In that regard, I suspect the solution to hide in a network configuration. With the chosen IP in your screenshot, I suspect the server to be located in your local network (like at home or at an office). Do you confirm it’s the case?

If it’s the case, you might try to give a check if you can reach your server from a network outside of your local network (like with a smartphone that is not connected to the local wifi for instance). If you cannot reach it via the domain name, then you have your answer why let's encrypt couldn’t reach your server. Fixing that depends on your configuration actually, and without knowing more, it’s will be hard to help.

  • Is your domain name (supposedly www.kerpass.com) reserved and configured to point to the right IP address?
  • Do you have a firewall ?
  • Is your server located on a local network? If yes, do you have a redirection configured from outside to your server inside configured on your router (usually called NAT/PAT in the UI from what I know)?

Thanks you for your response,

So for the Nginx, i’m gonna investigate to see why he listen multiple 443.

For the let’s encrypt, i saw with my admin and i don’t want to make a redirection from the outside because the server is in a local network.

So i gonna make the manual install. But like i say in the topic. Is very strange, like the install done correctly but when i go to my ip adress. i saw that my certificates is not trust but i follow all tutoriel to have good certificates. (Passbolt Help | Manual HTTPS configuration on Debian and Ubuntu with user provided certificates).

How can my key.pem and cert.pem became trusted ?

I thought about something like that yes.
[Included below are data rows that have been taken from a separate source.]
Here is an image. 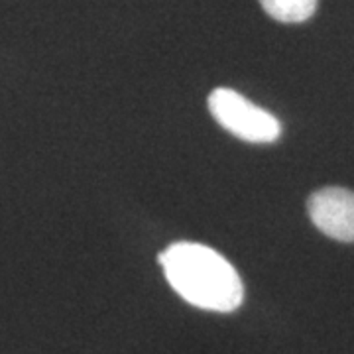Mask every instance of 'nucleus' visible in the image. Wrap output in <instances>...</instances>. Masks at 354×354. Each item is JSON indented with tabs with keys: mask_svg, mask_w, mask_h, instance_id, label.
<instances>
[{
	"mask_svg": "<svg viewBox=\"0 0 354 354\" xmlns=\"http://www.w3.org/2000/svg\"><path fill=\"white\" fill-rule=\"evenodd\" d=\"M264 12L281 24H301L317 12L319 0H258Z\"/></svg>",
	"mask_w": 354,
	"mask_h": 354,
	"instance_id": "4",
	"label": "nucleus"
},
{
	"mask_svg": "<svg viewBox=\"0 0 354 354\" xmlns=\"http://www.w3.org/2000/svg\"><path fill=\"white\" fill-rule=\"evenodd\" d=\"M307 215L319 232L333 241L354 242V191L346 187H323L309 195Z\"/></svg>",
	"mask_w": 354,
	"mask_h": 354,
	"instance_id": "3",
	"label": "nucleus"
},
{
	"mask_svg": "<svg viewBox=\"0 0 354 354\" xmlns=\"http://www.w3.org/2000/svg\"><path fill=\"white\" fill-rule=\"evenodd\" d=\"M167 283L193 307L232 313L244 299L236 268L215 248L199 242H176L160 254Z\"/></svg>",
	"mask_w": 354,
	"mask_h": 354,
	"instance_id": "1",
	"label": "nucleus"
},
{
	"mask_svg": "<svg viewBox=\"0 0 354 354\" xmlns=\"http://www.w3.org/2000/svg\"><path fill=\"white\" fill-rule=\"evenodd\" d=\"M207 106L218 127L248 144H274L281 136L278 118L256 106L234 88L216 87L209 95Z\"/></svg>",
	"mask_w": 354,
	"mask_h": 354,
	"instance_id": "2",
	"label": "nucleus"
}]
</instances>
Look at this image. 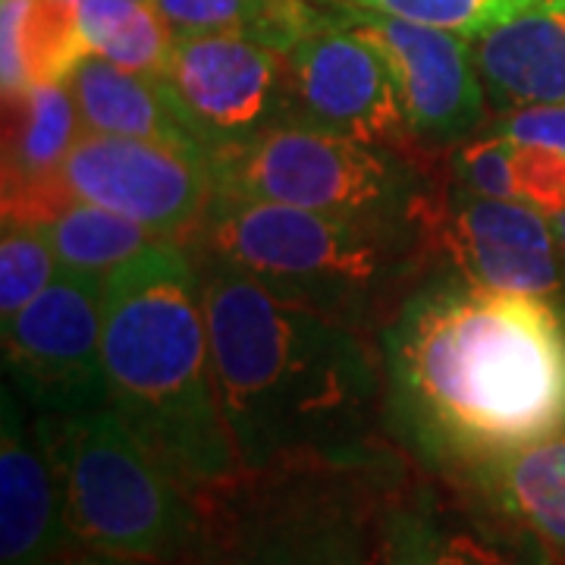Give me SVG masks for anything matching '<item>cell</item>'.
Here are the masks:
<instances>
[{
  "instance_id": "1",
  "label": "cell",
  "mask_w": 565,
  "mask_h": 565,
  "mask_svg": "<svg viewBox=\"0 0 565 565\" xmlns=\"http://www.w3.org/2000/svg\"><path fill=\"white\" fill-rule=\"evenodd\" d=\"M386 422L424 468L465 478L565 434V321L544 296L459 270L415 286L384 333Z\"/></svg>"
},
{
  "instance_id": "2",
  "label": "cell",
  "mask_w": 565,
  "mask_h": 565,
  "mask_svg": "<svg viewBox=\"0 0 565 565\" xmlns=\"http://www.w3.org/2000/svg\"><path fill=\"white\" fill-rule=\"evenodd\" d=\"M202 302L214 390L243 471L386 446V384L362 327L280 299L211 258Z\"/></svg>"
},
{
  "instance_id": "3",
  "label": "cell",
  "mask_w": 565,
  "mask_h": 565,
  "mask_svg": "<svg viewBox=\"0 0 565 565\" xmlns=\"http://www.w3.org/2000/svg\"><path fill=\"white\" fill-rule=\"evenodd\" d=\"M110 405L195 497L243 462L223 422L202 302V270L182 243H154L104 286Z\"/></svg>"
},
{
  "instance_id": "4",
  "label": "cell",
  "mask_w": 565,
  "mask_h": 565,
  "mask_svg": "<svg viewBox=\"0 0 565 565\" xmlns=\"http://www.w3.org/2000/svg\"><path fill=\"white\" fill-rule=\"evenodd\" d=\"M403 471L390 446L243 471L202 497L195 565H384L386 505Z\"/></svg>"
},
{
  "instance_id": "5",
  "label": "cell",
  "mask_w": 565,
  "mask_h": 565,
  "mask_svg": "<svg viewBox=\"0 0 565 565\" xmlns=\"http://www.w3.org/2000/svg\"><path fill=\"white\" fill-rule=\"evenodd\" d=\"M192 239L202 258L355 327H364L371 308L430 255L408 233L221 189H214Z\"/></svg>"
},
{
  "instance_id": "6",
  "label": "cell",
  "mask_w": 565,
  "mask_h": 565,
  "mask_svg": "<svg viewBox=\"0 0 565 565\" xmlns=\"http://www.w3.org/2000/svg\"><path fill=\"white\" fill-rule=\"evenodd\" d=\"M35 437L57 478L76 544L145 565H195L207 519L114 405L39 415Z\"/></svg>"
},
{
  "instance_id": "7",
  "label": "cell",
  "mask_w": 565,
  "mask_h": 565,
  "mask_svg": "<svg viewBox=\"0 0 565 565\" xmlns=\"http://www.w3.org/2000/svg\"><path fill=\"white\" fill-rule=\"evenodd\" d=\"M415 158L399 148L280 122L214 151L207 163L221 192L408 233L430 252L444 189Z\"/></svg>"
},
{
  "instance_id": "8",
  "label": "cell",
  "mask_w": 565,
  "mask_h": 565,
  "mask_svg": "<svg viewBox=\"0 0 565 565\" xmlns=\"http://www.w3.org/2000/svg\"><path fill=\"white\" fill-rule=\"evenodd\" d=\"M107 277L63 270L3 321V367L39 415L110 405L104 364Z\"/></svg>"
},
{
  "instance_id": "9",
  "label": "cell",
  "mask_w": 565,
  "mask_h": 565,
  "mask_svg": "<svg viewBox=\"0 0 565 565\" xmlns=\"http://www.w3.org/2000/svg\"><path fill=\"white\" fill-rule=\"evenodd\" d=\"M54 180L66 195L141 223L154 239L185 243L214 195L211 163L170 145L82 132Z\"/></svg>"
},
{
  "instance_id": "10",
  "label": "cell",
  "mask_w": 565,
  "mask_h": 565,
  "mask_svg": "<svg viewBox=\"0 0 565 565\" xmlns=\"http://www.w3.org/2000/svg\"><path fill=\"white\" fill-rule=\"evenodd\" d=\"M286 122L418 154L384 54L333 20L286 54Z\"/></svg>"
},
{
  "instance_id": "11",
  "label": "cell",
  "mask_w": 565,
  "mask_h": 565,
  "mask_svg": "<svg viewBox=\"0 0 565 565\" xmlns=\"http://www.w3.org/2000/svg\"><path fill=\"white\" fill-rule=\"evenodd\" d=\"M337 10L349 29L384 54L408 132L422 151L456 148L478 132L487 117V92L475 66L471 39L345 0Z\"/></svg>"
},
{
  "instance_id": "12",
  "label": "cell",
  "mask_w": 565,
  "mask_h": 565,
  "mask_svg": "<svg viewBox=\"0 0 565 565\" xmlns=\"http://www.w3.org/2000/svg\"><path fill=\"white\" fill-rule=\"evenodd\" d=\"M161 79L204 158L286 122V54L243 35H177Z\"/></svg>"
},
{
  "instance_id": "13",
  "label": "cell",
  "mask_w": 565,
  "mask_h": 565,
  "mask_svg": "<svg viewBox=\"0 0 565 565\" xmlns=\"http://www.w3.org/2000/svg\"><path fill=\"white\" fill-rule=\"evenodd\" d=\"M384 565H559L525 527L444 475L403 471L386 505Z\"/></svg>"
},
{
  "instance_id": "14",
  "label": "cell",
  "mask_w": 565,
  "mask_h": 565,
  "mask_svg": "<svg viewBox=\"0 0 565 565\" xmlns=\"http://www.w3.org/2000/svg\"><path fill=\"white\" fill-rule=\"evenodd\" d=\"M430 252L493 289L544 299L559 289L553 221L525 202L484 199L449 182L430 230Z\"/></svg>"
},
{
  "instance_id": "15",
  "label": "cell",
  "mask_w": 565,
  "mask_h": 565,
  "mask_svg": "<svg viewBox=\"0 0 565 565\" xmlns=\"http://www.w3.org/2000/svg\"><path fill=\"white\" fill-rule=\"evenodd\" d=\"M17 386H3L0 418V565H63L79 550L63 515L57 478L29 434Z\"/></svg>"
},
{
  "instance_id": "16",
  "label": "cell",
  "mask_w": 565,
  "mask_h": 565,
  "mask_svg": "<svg viewBox=\"0 0 565 565\" xmlns=\"http://www.w3.org/2000/svg\"><path fill=\"white\" fill-rule=\"evenodd\" d=\"M484 92L500 110L565 102V0H534L471 39Z\"/></svg>"
},
{
  "instance_id": "17",
  "label": "cell",
  "mask_w": 565,
  "mask_h": 565,
  "mask_svg": "<svg viewBox=\"0 0 565 565\" xmlns=\"http://www.w3.org/2000/svg\"><path fill=\"white\" fill-rule=\"evenodd\" d=\"M66 85L79 110L82 132L158 141L204 158L202 145L180 117L173 95L161 76L132 73L98 54H88L70 73Z\"/></svg>"
},
{
  "instance_id": "18",
  "label": "cell",
  "mask_w": 565,
  "mask_h": 565,
  "mask_svg": "<svg viewBox=\"0 0 565 565\" xmlns=\"http://www.w3.org/2000/svg\"><path fill=\"white\" fill-rule=\"evenodd\" d=\"M452 481L475 490L490 509L525 527L556 563L565 565V434L522 446Z\"/></svg>"
},
{
  "instance_id": "19",
  "label": "cell",
  "mask_w": 565,
  "mask_h": 565,
  "mask_svg": "<svg viewBox=\"0 0 565 565\" xmlns=\"http://www.w3.org/2000/svg\"><path fill=\"white\" fill-rule=\"evenodd\" d=\"M79 13L70 0H0V82L3 95L66 82L88 57Z\"/></svg>"
},
{
  "instance_id": "20",
  "label": "cell",
  "mask_w": 565,
  "mask_h": 565,
  "mask_svg": "<svg viewBox=\"0 0 565 565\" xmlns=\"http://www.w3.org/2000/svg\"><path fill=\"white\" fill-rule=\"evenodd\" d=\"M82 136L66 82H35L3 95V189L47 180Z\"/></svg>"
},
{
  "instance_id": "21",
  "label": "cell",
  "mask_w": 565,
  "mask_h": 565,
  "mask_svg": "<svg viewBox=\"0 0 565 565\" xmlns=\"http://www.w3.org/2000/svg\"><path fill=\"white\" fill-rule=\"evenodd\" d=\"M35 230L47 239L63 270L95 277H110L117 267L139 258L145 248L163 243L141 223L79 199H66L51 217L35 223Z\"/></svg>"
},
{
  "instance_id": "22",
  "label": "cell",
  "mask_w": 565,
  "mask_h": 565,
  "mask_svg": "<svg viewBox=\"0 0 565 565\" xmlns=\"http://www.w3.org/2000/svg\"><path fill=\"white\" fill-rule=\"evenodd\" d=\"M76 13L92 54L132 73H167L177 32L151 0H79Z\"/></svg>"
},
{
  "instance_id": "23",
  "label": "cell",
  "mask_w": 565,
  "mask_h": 565,
  "mask_svg": "<svg viewBox=\"0 0 565 565\" xmlns=\"http://www.w3.org/2000/svg\"><path fill=\"white\" fill-rule=\"evenodd\" d=\"M57 274H61V264L35 226L3 221V236H0V315L3 321L22 311L41 289H47Z\"/></svg>"
},
{
  "instance_id": "24",
  "label": "cell",
  "mask_w": 565,
  "mask_h": 565,
  "mask_svg": "<svg viewBox=\"0 0 565 565\" xmlns=\"http://www.w3.org/2000/svg\"><path fill=\"white\" fill-rule=\"evenodd\" d=\"M364 10H377L386 17L422 22L434 29H446L465 39H478L487 29L500 25L534 0H345Z\"/></svg>"
},
{
  "instance_id": "25",
  "label": "cell",
  "mask_w": 565,
  "mask_h": 565,
  "mask_svg": "<svg viewBox=\"0 0 565 565\" xmlns=\"http://www.w3.org/2000/svg\"><path fill=\"white\" fill-rule=\"evenodd\" d=\"M452 182L484 199H509L519 202L515 189V141L503 132L468 136L449 154Z\"/></svg>"
},
{
  "instance_id": "26",
  "label": "cell",
  "mask_w": 565,
  "mask_h": 565,
  "mask_svg": "<svg viewBox=\"0 0 565 565\" xmlns=\"http://www.w3.org/2000/svg\"><path fill=\"white\" fill-rule=\"evenodd\" d=\"M515 189L519 202L537 207L546 217L565 211V154L515 141Z\"/></svg>"
},
{
  "instance_id": "27",
  "label": "cell",
  "mask_w": 565,
  "mask_h": 565,
  "mask_svg": "<svg viewBox=\"0 0 565 565\" xmlns=\"http://www.w3.org/2000/svg\"><path fill=\"white\" fill-rule=\"evenodd\" d=\"M497 132L519 145H534L546 151L565 154V102L559 104H531L519 110H505Z\"/></svg>"
},
{
  "instance_id": "28",
  "label": "cell",
  "mask_w": 565,
  "mask_h": 565,
  "mask_svg": "<svg viewBox=\"0 0 565 565\" xmlns=\"http://www.w3.org/2000/svg\"><path fill=\"white\" fill-rule=\"evenodd\" d=\"M63 565H145V563H132V559H120V556H107V553H95V550H73Z\"/></svg>"
},
{
  "instance_id": "29",
  "label": "cell",
  "mask_w": 565,
  "mask_h": 565,
  "mask_svg": "<svg viewBox=\"0 0 565 565\" xmlns=\"http://www.w3.org/2000/svg\"><path fill=\"white\" fill-rule=\"evenodd\" d=\"M550 221H553V230H556V239L565 245V211L556 214V217H550Z\"/></svg>"
},
{
  "instance_id": "30",
  "label": "cell",
  "mask_w": 565,
  "mask_h": 565,
  "mask_svg": "<svg viewBox=\"0 0 565 565\" xmlns=\"http://www.w3.org/2000/svg\"><path fill=\"white\" fill-rule=\"evenodd\" d=\"M318 3H343V0H318Z\"/></svg>"
},
{
  "instance_id": "31",
  "label": "cell",
  "mask_w": 565,
  "mask_h": 565,
  "mask_svg": "<svg viewBox=\"0 0 565 565\" xmlns=\"http://www.w3.org/2000/svg\"><path fill=\"white\" fill-rule=\"evenodd\" d=\"M70 3H79V0H70Z\"/></svg>"
}]
</instances>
I suppose Passbolt is meant to be used on your local network or via a VPN I suppose.

To make a certificate trusted there is different options:

  • The certificate is signed with a known Certificate Authority called CA (this is where let's encrypt comes in)
  • you self-sign it and mark the CA certificate you used to sign as “trusted”. This needs to be done on each machine you want to consider this CA as ‘trusted’ (every computers, servers, laptop, mobile phone etc). It’s doable technically.

There could be a way to make let's encrypt sign your certificate without using your port 80 on the server. However, if your network is totally closed to the outside, it will be hard I think. There is that GitHub - acmesh-official/acme.sh: A pure Unix shell script implementing ACME client protocol
And in it, you can find a way to resolve the let's encrypt challenge via DNS (auto or manual). I think though that the DNS record have to be accessible from let's encrypt servers (so from outside your local network). As I don’t know your network configuration I can’t guarantee it will be a solution for you.